The job was doomed from the get-go. I’m not angry about it, anymore. I found a better paying gig not long after and moved on. I had a great year with EMG, but I’d decided to pursue another career plan that suits me better. The real problem is many teaching agencies in Asia overpromise. They tell you what you want to hear but fail to live up to their end of the bargain once you’re under the contract. This I suspect is why overseas teaching jobs have a high turnover rate. Many expats are disingenuous as well. It’s not uncommon for someone to work for a few months and split because they want to travel or whatever. I knew a guy who did a midnight run out of the country and landed in Oman.

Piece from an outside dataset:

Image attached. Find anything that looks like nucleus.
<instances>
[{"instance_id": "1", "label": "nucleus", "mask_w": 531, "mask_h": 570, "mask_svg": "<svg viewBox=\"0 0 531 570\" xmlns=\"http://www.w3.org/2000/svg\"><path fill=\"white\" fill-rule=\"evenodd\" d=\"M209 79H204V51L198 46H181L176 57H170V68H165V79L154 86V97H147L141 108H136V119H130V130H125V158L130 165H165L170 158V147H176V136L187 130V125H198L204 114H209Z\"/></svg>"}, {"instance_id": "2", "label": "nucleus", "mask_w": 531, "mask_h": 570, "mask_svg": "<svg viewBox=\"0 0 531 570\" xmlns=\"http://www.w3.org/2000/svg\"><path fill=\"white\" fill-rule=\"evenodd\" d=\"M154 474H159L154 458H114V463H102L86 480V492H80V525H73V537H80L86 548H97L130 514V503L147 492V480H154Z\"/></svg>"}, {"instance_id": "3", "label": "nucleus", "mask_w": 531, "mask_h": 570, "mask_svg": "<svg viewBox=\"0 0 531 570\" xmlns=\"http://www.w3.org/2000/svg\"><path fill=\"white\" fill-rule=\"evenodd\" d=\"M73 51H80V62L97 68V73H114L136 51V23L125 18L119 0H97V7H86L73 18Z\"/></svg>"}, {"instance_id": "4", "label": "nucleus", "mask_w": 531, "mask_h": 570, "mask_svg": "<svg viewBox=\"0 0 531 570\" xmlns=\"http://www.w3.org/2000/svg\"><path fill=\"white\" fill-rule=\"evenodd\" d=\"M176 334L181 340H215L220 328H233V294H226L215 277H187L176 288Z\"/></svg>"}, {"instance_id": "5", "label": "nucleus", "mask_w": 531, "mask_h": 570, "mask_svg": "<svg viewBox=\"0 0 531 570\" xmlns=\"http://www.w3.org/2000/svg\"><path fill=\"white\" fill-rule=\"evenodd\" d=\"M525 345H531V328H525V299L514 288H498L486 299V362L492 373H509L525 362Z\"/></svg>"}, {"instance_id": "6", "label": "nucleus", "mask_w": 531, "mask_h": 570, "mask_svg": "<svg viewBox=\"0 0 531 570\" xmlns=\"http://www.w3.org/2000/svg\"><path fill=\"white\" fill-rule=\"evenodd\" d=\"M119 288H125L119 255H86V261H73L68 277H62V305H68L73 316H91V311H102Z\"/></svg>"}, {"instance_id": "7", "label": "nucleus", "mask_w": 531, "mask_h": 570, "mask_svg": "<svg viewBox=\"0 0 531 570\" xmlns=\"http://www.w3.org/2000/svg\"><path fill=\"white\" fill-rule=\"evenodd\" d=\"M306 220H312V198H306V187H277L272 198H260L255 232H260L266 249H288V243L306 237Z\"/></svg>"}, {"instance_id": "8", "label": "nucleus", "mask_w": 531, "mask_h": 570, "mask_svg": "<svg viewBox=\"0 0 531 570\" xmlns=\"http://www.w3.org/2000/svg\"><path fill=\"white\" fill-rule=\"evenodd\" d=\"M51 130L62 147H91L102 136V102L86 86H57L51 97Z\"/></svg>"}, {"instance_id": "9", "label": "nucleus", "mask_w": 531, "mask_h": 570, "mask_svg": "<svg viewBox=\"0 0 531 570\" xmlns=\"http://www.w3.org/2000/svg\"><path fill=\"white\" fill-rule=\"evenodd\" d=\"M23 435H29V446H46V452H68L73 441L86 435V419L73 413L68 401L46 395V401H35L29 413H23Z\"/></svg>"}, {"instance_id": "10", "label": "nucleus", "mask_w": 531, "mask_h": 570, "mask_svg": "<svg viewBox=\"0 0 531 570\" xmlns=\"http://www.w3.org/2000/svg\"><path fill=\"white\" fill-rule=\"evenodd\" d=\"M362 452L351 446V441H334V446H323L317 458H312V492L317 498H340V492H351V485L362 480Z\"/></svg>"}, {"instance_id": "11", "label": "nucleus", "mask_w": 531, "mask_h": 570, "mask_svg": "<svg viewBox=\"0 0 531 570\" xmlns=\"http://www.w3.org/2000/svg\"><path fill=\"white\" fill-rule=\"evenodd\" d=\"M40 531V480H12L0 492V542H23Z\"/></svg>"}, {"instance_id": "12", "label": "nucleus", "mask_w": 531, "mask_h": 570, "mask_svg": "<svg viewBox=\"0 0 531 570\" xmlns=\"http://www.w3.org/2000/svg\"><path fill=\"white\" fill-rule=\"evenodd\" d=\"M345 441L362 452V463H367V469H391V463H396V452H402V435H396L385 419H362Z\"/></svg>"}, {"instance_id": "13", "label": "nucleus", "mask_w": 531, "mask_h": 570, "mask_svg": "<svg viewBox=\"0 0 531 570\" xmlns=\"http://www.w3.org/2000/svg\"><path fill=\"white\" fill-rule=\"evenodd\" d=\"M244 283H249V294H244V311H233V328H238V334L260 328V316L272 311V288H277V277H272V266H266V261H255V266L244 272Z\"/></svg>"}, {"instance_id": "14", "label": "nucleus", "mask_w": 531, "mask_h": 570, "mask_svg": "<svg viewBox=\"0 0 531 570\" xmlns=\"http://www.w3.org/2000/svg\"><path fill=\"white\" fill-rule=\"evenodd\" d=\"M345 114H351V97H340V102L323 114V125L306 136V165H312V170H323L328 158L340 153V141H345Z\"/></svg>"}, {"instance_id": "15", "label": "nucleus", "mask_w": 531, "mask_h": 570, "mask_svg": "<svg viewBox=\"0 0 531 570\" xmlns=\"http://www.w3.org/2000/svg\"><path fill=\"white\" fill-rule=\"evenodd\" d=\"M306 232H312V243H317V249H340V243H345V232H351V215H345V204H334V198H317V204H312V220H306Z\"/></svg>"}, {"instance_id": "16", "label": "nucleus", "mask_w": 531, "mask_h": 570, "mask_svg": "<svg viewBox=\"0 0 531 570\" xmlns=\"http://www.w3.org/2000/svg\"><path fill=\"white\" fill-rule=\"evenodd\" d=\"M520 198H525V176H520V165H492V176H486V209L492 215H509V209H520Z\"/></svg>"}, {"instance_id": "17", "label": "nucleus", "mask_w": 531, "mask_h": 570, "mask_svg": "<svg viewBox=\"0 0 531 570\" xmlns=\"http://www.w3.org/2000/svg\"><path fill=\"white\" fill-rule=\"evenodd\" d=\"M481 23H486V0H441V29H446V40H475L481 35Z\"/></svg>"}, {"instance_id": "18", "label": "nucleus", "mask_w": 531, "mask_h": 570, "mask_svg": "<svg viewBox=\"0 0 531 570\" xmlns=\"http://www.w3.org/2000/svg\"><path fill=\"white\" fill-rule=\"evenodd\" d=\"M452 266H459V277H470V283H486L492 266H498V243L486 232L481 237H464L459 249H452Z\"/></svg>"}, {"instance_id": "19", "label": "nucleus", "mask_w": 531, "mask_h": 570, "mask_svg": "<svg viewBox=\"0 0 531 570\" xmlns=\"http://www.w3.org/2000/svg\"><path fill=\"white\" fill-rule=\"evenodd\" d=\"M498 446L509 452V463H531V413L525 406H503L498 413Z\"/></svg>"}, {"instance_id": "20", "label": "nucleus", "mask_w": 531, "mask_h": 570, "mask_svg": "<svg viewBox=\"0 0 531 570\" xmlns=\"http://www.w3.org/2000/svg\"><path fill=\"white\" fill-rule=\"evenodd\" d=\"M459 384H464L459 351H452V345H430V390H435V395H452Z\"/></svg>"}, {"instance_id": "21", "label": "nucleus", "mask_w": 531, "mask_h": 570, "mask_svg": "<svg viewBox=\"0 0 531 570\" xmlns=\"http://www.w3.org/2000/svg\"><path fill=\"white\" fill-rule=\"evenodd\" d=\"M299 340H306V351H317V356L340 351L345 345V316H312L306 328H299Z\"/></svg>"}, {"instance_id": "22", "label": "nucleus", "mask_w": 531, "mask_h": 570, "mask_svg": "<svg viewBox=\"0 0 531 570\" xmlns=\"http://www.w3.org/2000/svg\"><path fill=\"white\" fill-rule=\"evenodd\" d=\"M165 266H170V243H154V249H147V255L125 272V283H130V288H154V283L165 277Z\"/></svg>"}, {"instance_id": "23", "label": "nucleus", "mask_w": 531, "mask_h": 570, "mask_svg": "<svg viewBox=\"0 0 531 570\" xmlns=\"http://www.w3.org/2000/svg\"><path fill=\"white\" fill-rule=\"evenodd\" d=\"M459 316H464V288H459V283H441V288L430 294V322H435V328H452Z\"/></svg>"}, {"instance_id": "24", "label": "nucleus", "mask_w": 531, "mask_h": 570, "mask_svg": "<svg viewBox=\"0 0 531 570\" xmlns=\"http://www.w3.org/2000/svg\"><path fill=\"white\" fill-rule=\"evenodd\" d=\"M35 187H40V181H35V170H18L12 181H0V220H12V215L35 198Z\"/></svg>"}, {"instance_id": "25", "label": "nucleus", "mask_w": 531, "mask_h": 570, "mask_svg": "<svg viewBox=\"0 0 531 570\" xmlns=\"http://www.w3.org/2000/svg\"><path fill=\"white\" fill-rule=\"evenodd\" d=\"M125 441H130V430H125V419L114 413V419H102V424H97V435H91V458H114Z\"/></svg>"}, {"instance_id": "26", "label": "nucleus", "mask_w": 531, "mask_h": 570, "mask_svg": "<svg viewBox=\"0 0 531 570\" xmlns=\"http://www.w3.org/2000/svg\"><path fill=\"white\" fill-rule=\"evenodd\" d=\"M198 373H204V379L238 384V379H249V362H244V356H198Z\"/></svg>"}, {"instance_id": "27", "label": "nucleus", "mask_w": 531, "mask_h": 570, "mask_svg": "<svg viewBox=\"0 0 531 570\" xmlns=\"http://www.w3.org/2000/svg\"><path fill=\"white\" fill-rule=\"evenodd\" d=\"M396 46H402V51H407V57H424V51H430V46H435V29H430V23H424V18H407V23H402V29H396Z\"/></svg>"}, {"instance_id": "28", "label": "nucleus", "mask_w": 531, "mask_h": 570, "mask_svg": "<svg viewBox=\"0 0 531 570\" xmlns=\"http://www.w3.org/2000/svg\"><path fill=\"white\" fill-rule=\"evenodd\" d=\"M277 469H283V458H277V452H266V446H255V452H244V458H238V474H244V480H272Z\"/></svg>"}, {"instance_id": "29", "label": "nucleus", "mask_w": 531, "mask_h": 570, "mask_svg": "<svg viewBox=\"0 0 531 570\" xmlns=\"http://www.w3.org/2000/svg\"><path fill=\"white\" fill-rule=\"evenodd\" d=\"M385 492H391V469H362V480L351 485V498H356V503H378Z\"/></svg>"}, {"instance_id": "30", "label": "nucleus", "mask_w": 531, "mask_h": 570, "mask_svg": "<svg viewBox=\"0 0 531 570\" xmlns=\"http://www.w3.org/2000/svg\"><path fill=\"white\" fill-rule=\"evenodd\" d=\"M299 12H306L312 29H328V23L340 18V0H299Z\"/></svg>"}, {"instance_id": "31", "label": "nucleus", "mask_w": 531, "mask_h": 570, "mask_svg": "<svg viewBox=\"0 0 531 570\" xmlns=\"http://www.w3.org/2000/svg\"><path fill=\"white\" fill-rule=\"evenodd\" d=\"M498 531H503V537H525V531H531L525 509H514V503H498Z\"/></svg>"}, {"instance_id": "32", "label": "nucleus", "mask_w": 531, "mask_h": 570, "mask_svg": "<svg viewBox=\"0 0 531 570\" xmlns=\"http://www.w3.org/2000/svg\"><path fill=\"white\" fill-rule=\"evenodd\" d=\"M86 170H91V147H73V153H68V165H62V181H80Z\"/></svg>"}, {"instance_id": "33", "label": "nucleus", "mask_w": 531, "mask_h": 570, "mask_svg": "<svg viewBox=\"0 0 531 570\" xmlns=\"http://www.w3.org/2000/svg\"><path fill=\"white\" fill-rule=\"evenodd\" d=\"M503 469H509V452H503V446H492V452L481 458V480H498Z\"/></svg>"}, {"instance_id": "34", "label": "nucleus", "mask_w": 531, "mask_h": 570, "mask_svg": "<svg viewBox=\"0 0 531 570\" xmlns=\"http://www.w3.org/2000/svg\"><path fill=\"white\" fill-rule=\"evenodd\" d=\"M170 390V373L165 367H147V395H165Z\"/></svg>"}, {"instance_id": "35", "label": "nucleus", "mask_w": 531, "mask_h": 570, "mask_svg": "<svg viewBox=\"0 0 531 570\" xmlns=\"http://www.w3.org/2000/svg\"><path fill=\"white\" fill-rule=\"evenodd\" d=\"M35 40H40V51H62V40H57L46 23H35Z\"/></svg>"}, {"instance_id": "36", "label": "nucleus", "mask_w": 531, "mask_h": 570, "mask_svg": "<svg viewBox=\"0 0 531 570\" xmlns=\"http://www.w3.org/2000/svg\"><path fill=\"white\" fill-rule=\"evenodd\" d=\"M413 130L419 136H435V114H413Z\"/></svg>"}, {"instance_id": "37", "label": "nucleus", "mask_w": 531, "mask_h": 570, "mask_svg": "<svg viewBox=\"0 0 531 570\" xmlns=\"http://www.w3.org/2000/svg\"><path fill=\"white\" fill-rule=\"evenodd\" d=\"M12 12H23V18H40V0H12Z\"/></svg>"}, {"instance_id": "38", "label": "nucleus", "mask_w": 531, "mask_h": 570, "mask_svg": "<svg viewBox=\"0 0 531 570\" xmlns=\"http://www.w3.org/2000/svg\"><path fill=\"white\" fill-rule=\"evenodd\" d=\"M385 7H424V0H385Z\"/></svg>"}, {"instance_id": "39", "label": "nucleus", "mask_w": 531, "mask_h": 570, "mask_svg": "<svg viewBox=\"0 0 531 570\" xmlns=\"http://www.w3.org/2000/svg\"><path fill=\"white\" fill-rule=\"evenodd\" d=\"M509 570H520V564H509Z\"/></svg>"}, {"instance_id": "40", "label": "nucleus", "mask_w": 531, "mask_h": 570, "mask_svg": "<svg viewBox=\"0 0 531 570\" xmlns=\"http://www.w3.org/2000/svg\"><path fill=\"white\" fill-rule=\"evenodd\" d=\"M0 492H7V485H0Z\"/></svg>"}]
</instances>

I had another colleague who flew back to Ireland on holiday and wound up in Australia. The agencies don’t care. We’re just a number to them. Their rationale is they can find someone to replace us within a week. This is why I’ve chosen other venues. Now I don’t have to worry when is the right time to tell someone I have Asperger’s. I miss my students (most of them anyway,) but I don’t miss the politics and unnecessary drama. Thus, I’ve opted to teach online to hold me over until I make the transition. I can live wherever I want and no longer deal with the hogwash I did teaching in the classroom or the agencies.